▶ Fragmento seleccionado:
--
Poner a seres humanos en la Luna requirió 25.000 millones de dólares y una década de trabajo enloquecido de miles de personas. ¿Mereció la pena aquel esfuerzo? Cincuenta años más tarde, «el balance es absolutamente positivo», declara Ignasi Casanova, director del Instituto de Técnicas Energéticas de la Universidad Politécnica de Cataluña (UPC). «Es cierto que hay temas más urgentes, pero enviar una misión a la Luna es más barato que construir aviones de combate, por ejemplo», argumenta.

«¿Deberíamos dejar de gastar dinero en museos u obras de arte porque hay maneras mejores de gastarlo? Para mí, ir a la Luna forma parte de la misma categoría», afirma Haym Benaroya, profesor de ingeniería aeroespacial de la Universidad Rutgers.

Lo cierto es que esa misión dejó una larga cola de aplicaciones tecnológicas. Del proyecto salieron productos tan comunes como los pañales empleados por los astronautas.

Pero también materiales más complejos, como el teflón para las coberturas térmicas y los materiales compuestos y las aleaciones de metales que podían resistir grandes fuerzas y altas temperaturas. «Esas invenciones se trasladaron a la aviación e impulsaron industrias como Boeing», afirma.
--
▶ Tareas a realizar:
- A) Responde a estas preguntas sobre el fragmento dedicado a la misión a la Luna:
(i) ¿Cuánto dinero requirió poner a seres humanos en la Luna?
(ii) ¿De qué universidad es profesor Haym Benaroya?
(iii) ¿Qué material se empleó para las coberturas térmicas?
- B) Copia del fragmento dedicado a la misión a la Luna todo el texto, desde "Poner a seres" hasta "la Universidad Rutgers.".
--
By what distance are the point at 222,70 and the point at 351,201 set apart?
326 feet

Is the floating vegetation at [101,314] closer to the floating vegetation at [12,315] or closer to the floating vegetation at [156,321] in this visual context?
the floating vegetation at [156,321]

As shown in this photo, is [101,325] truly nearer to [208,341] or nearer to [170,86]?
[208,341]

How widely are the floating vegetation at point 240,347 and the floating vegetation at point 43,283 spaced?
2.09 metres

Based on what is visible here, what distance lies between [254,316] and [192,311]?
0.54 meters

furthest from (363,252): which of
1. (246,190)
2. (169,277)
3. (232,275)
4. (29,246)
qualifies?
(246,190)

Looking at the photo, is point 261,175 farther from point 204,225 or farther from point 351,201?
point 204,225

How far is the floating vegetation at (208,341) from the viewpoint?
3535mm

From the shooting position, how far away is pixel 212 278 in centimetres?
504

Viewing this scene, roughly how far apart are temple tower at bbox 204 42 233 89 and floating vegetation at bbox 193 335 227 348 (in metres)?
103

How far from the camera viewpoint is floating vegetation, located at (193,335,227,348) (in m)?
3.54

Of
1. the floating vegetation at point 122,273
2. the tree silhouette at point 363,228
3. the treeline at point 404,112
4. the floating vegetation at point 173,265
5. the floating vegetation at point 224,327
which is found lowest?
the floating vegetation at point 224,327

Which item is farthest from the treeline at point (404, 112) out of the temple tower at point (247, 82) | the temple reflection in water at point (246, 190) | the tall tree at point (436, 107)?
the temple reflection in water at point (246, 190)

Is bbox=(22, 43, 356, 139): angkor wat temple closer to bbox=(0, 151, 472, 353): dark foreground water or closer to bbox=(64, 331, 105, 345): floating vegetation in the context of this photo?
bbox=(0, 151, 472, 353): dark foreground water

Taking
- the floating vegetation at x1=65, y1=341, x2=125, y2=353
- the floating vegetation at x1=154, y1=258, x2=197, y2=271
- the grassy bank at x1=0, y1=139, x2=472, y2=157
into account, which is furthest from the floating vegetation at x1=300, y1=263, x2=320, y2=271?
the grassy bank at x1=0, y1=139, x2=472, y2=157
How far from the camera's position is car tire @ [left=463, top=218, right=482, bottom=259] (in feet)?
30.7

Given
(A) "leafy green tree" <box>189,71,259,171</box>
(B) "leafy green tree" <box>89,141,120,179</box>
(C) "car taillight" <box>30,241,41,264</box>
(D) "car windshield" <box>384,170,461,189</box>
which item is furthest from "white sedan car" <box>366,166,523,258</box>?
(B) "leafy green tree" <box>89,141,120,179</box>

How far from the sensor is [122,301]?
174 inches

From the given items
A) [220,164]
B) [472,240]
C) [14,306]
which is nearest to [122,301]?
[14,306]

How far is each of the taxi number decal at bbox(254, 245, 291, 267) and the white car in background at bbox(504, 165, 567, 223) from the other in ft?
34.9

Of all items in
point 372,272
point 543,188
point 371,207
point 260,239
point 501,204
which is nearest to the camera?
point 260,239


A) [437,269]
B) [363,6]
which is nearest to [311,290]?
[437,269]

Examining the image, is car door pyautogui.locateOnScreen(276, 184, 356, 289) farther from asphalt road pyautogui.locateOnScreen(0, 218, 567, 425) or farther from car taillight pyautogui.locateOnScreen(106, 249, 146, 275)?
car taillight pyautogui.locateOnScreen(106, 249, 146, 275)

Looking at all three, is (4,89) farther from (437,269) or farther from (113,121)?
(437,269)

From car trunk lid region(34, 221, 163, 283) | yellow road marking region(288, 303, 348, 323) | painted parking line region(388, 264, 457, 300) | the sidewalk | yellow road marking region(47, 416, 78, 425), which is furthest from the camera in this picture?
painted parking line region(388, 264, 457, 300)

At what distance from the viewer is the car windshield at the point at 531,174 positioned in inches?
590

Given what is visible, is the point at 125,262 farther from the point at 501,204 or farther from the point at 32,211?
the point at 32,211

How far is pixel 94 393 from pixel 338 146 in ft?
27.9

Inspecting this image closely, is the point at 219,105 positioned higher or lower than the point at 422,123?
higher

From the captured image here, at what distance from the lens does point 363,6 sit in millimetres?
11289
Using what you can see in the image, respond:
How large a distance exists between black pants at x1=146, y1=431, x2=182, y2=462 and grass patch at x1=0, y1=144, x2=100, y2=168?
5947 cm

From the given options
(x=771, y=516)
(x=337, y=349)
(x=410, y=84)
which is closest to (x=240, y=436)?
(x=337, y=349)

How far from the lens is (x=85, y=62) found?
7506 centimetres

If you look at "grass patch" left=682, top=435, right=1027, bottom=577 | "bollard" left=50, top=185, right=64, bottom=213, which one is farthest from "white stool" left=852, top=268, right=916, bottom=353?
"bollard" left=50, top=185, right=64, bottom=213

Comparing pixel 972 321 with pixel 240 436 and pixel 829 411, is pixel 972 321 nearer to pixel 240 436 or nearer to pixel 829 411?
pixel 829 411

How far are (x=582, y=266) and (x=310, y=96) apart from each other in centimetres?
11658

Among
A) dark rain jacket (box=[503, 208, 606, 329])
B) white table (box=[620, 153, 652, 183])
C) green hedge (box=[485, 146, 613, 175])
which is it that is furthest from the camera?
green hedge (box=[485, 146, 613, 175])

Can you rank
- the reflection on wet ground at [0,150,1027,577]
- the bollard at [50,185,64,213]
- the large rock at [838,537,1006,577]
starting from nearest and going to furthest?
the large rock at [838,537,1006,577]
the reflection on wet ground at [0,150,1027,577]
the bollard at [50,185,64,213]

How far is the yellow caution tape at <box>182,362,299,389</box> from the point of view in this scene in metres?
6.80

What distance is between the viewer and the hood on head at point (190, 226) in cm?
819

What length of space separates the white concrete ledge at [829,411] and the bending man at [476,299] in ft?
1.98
--
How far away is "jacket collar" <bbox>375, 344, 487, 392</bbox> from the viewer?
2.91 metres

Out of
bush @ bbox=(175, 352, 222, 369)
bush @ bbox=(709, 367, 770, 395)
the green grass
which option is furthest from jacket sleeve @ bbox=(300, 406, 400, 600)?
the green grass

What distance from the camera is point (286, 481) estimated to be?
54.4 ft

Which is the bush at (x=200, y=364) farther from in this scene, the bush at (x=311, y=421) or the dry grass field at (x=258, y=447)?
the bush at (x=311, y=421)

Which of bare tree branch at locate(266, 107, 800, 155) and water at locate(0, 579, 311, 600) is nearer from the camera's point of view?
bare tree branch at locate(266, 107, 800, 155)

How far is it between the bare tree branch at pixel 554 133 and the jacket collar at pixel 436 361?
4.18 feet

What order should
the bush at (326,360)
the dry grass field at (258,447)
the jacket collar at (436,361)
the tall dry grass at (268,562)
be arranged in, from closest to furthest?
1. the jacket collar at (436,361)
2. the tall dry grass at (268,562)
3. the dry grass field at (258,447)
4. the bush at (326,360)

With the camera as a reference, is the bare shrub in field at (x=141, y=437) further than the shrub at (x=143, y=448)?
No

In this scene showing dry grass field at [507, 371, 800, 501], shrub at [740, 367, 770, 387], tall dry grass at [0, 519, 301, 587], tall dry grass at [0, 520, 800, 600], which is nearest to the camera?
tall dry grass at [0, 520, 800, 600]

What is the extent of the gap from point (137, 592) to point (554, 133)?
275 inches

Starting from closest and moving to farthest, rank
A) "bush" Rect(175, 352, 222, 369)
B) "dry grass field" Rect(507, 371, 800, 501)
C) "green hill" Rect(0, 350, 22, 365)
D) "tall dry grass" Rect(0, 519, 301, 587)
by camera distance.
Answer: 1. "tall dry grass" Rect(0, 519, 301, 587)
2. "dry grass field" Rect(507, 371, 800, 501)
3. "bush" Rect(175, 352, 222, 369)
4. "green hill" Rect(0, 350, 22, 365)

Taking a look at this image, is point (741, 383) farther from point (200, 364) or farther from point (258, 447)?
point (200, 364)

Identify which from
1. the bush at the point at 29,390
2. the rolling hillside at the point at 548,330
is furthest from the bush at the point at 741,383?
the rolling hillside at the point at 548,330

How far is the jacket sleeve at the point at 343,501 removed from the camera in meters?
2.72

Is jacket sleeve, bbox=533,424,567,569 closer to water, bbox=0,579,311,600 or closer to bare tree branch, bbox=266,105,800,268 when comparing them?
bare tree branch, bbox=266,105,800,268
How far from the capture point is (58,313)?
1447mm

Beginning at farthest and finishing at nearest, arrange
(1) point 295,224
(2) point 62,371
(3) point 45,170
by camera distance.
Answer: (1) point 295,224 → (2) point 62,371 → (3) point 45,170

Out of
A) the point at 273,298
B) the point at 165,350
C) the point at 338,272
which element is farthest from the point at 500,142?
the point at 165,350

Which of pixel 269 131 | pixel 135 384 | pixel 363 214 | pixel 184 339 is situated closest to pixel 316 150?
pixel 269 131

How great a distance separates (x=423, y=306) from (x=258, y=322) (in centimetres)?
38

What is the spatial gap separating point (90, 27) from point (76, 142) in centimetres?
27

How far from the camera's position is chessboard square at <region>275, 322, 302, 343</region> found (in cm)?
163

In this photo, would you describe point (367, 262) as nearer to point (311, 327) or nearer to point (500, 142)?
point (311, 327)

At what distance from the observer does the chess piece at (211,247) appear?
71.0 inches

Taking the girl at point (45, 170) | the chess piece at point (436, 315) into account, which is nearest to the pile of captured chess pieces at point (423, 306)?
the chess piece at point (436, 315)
--
▶ Respuestas escritas:
- A)
(i) 25.000 millones de dólares.
(ii) De la Universidad Rutgers.
(iii) El teflón.

- B)
Poner a seres humanos en la Luna requirió 25.000 millones de dólares y una década de trabajo enloquecido de miles de personas. ¿Mereció la pena aquel esfuerzo? Cincuenta años más tarde, «el balance es absolutamente positivo», declara Ignasi Casanova, director del Instituto de Técnicas Energéticas de la Universidad Politécnica de Cataluña (UPC). «Es cierto que hay temas más urgentes, pero enviar una misión a la Luna es más barato que construir aviones de combate, por ejemplo», argumenta.

«¿Deberíamos dejar de gastar dinero en museos u obras de arte porque hay maneras mejores de gastarlo? Para mí, ir a la Luna forma parte de la misma categoría», afirma Haym Benaroya, profesor de ingeniería aeroespacial de la Universidad Rutgers.